--- EXTRACT ---
——————————

Immunoglobulin A–Associated Vasculitis (IgAV)
(See also Overview of Vasculitis.)
IgA-containing immune complexes are deposited in small vessels of the skin and other sites. Possible inciting antigens include viruses that cause upper respiratory infections, streptococcal infection, drugs, foods, insect bites, and immunizations. Focal, segmental proliferative glomerulonephritis is typical but mild.
The disease begins with a sudden palpable purpuric rash typically occurring on the feet, legs, and, occasionally, the trunk and arms. The purpura may start as small areas of urticaria that become palpable and sometimes hemorrhagic and confluent. Crops of new lesions may appear over days to several weeks. Many patients also have fever and polyarthralgia with periarticular tenderness and swelling of the ankles, knees, hips, wrists, and elbows.
Gastrointestinal symptoms are common and include colicky abdominal pain, abdominal tenderness, and melena. Intussusception occasionally develops in children. Stool may test positive for occult blood.

——————————

--- RECORD EXCERPTS ---
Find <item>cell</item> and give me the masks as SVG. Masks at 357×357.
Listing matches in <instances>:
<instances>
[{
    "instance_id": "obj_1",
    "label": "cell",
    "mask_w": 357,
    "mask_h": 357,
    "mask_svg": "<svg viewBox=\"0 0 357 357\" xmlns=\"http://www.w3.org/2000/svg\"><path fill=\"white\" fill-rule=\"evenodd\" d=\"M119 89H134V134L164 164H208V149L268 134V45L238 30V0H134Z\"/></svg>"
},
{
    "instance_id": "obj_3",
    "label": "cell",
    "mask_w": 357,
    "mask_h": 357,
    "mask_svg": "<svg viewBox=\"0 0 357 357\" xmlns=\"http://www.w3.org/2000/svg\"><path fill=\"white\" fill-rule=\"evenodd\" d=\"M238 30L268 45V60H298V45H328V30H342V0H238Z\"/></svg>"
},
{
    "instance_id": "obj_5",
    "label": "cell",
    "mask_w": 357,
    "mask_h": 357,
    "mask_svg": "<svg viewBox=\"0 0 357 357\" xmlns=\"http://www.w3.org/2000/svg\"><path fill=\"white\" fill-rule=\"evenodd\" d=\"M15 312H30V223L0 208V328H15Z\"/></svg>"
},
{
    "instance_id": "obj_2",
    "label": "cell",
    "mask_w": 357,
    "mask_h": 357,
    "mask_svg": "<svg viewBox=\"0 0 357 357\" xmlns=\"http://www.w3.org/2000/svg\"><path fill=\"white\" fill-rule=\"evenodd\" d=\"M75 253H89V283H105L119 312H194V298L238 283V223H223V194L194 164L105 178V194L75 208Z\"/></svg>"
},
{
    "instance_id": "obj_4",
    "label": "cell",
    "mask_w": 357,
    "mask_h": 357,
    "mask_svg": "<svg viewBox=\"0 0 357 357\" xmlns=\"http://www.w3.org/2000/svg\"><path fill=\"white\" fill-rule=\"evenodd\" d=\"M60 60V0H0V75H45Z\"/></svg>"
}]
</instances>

——————————

--- ACTIVITIES ---
1 - Rewrite the passage on IgA vasculitis from "Immunoglobulin A–Associated Vasculitis" to "typical but mild.", replacing "immune complexes" with "antigen-antibody complexes".
2 - Continue the passage on IgA vasculitis from the point at which it ends.

--- RESPONSES PER TASK ---
1 -
Immunoglobulin A–Associated Vasculitis (IgAV)
(See also Overview of Vasculitis.)
IgA-containing antigen-antibody complexes are deposited in small vessels of the skin and other sites. Possible inciting antigens include viruses that cause upper respiratory infections, streptococcal infection, drugs, foods, insect bites, and immunizations. Focal, segmental proliferative glomerulonephritis is typical but mild.

2 -
Symptoms of immunoglobulin A–associated vasculitis usually remit after about 4 weeks but often recur at least once after a disease-free interval of several weeks. In most patients, the disorder subsides without serious sequelae; however, although rare, some patients develop chronic kidney disease.
In adults, intussusception is rare and chronic kidney disease is more common than in children.
The 2012 Chapel Hill Consensus Conference (1) defined immunoglobulin A–associated vasculitis (IgAV) as vasculitis with IgA1-dominant immune deposits, affecting small vessels in the skin and gastrointestinal tract and frequently causing arthritis. IgAV is also associated with glomerulonephritis indistinguishable from IgA nephropathy.
The diagnosis of IgAV is suspected in patients, particularly children, with typical skin findings. It is confirmed by biopsy of skin lesions when leukocytoclastic vasculitis with IgA in the vessel walls is identified by immunofluorescence. Biopsy is unnecessary if clinical diagnosis is clear in children.
Urinalysis is done; hematuria, proteinuria, and red blood cell casts indicate renal involvement.
Complete blood count and renal function tests are done. If renal function is deteriorating, renal biopsy may help define the prognosis. Diffuse glomerular involvement or crescent formation in most glomeruli predicts progressive renal failure.
If the cause is a drug, it has to be stopped. Otherwise, treatment is primarily symptomatic.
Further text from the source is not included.